Quem não gostaria de fazer compras com um assistente ao seu lado, escutando nossas preferências e segurando nossas sacolas enquanto andamos pela loja e escolhemos o que queremos, não é mesmo? Os cookies de Lou viabilizaram essa possibilidade, ou seja, a invenção em si foi revolucionária ao estabelecer a gravação de blocos de dados localmente — isto é, no dispositivo em uso pelo usuário enquanto ele acessar o site — para recuperação posterior, ou seja, em uma visita futura do mesmo usuário a este site. Tudo isso, então, configurava uma troca privada de informações entre usuário e site.
Mas menos de dois anos depois, as empresas que comercializam anúncios descobriram como hackear os cookies para uma função muito menos nobre e invasiva: rastrear o comportamento dos usuários.

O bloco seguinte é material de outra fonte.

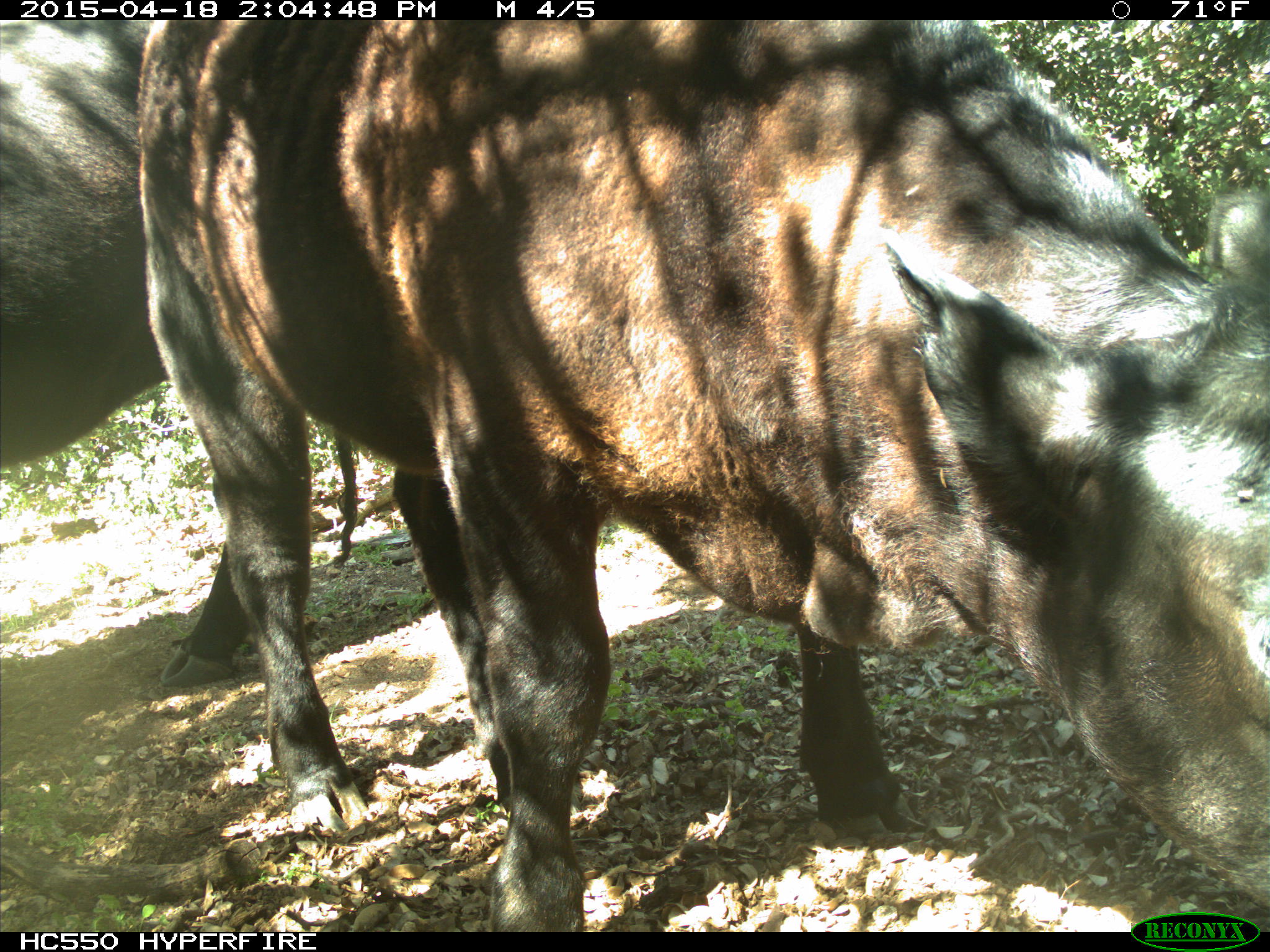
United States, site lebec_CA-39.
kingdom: Animalia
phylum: Chordata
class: Mammalia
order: Artiodactyla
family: Bovidae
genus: Bos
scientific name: Bos taurus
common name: domestic cow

Estes novos cookies do mal começaram a ser chamados de cookies de terceiros, ou third-party cookies, em contraposição aos first-party cookies originais, que trocavam dados apenas entre usuário e site. Os cookies do mal são como aquelas escutas que são plantadas em filmes de espionagem: captam tudo o que está sendo feito pela vítima, mas só compartilham estas informações com seus aliados. Os espiões podem colocar seus cookies nos sites de outras pessoas, para armazenar o que você visitou e que tipo de dados você informou.
É graças ao trabalho desses cookies espiões que, se eu buscar pelo termo escova de dentes no Google, começo a ver um monte de anúncios de escovas de dentes sendo vendidas por sites que variam desde supermercados e farmácias até a Amazon ou o Mercado Livre. Por mais que alguém possa argumentar que cookies são um mal necessário e que seria impossível navegar na internet atualmente sem esbarrarmos com eles e cedermos nossos dados de navegação, eu acredito que esta coleta de dados é uma invasão de privacidade que torna os antes inocentes cookies verdadeiros monstros da internet.
Ao longo do tempo e durante anos, os cookies foram coletando dados de forma cada vez mais descontrolada, graças à falta de regulamentação quanto a rastreamento e vigilância de usuários online, um cenário que só mudou a partir de 2018, com a introdução de legislações de proteção à privacidade como a GDPR (General Data Protection Regulations) europeia e a LGPD brasileira, responsáveis, aliás, pela grande quantidade de popups que atualmente aparecem pedindo para você aceitar cookies sempre que visita um site na internet. Não é nem de longe a solução perfeita, mas pelo menos agora é possível termos noção do que cada site quer rastrear e porque, e concordar (ou não) com esse rastreio de informações.
Mas não é apenas clicando e consentindo (ou não) com a utilização de cookies que podemos combater o uso inapropriado de nossas informações pelos anunciantes. Também podemos escolher usar navegadores que desabilitaram totalmente o uso de cookies de terceiros: os primeiros que fizeram isso foram o Safari, da Apple, em 2017, e o Firefox, da Mozilla, in 2019. Já o Chrome, produto do Google que, caso não esteja claro, é antes de qualquer coisa uma empresa de comercialização de anúncios online, acaba de implantar um recurso chamado de Privacy Sandbox, que diz substituir os cookies terceiros mas que, ainda assim, coleta muitos dados pessoais dos usuários, alimentados por um processo de opt-in em que você concorda com a coleta de dados mas apenas porque não o entende direito, ou não consegue evitar.
Se você não está pagando pelo produto, você é o produto.
Em relação a empresas como Google, Facebook e tantas outras, normalmente disfarçadas de redes sociais, nunca é demais repetir aquela velha máxima que diz que quando não estamos pagando por um produto, é porque nós somos o produto: quer um navegador de internet gratuito? Ótimo. Apenas tome cuidado com o que está adquirindo (ou com o que está concordando) ao usá-lo gratuitamente.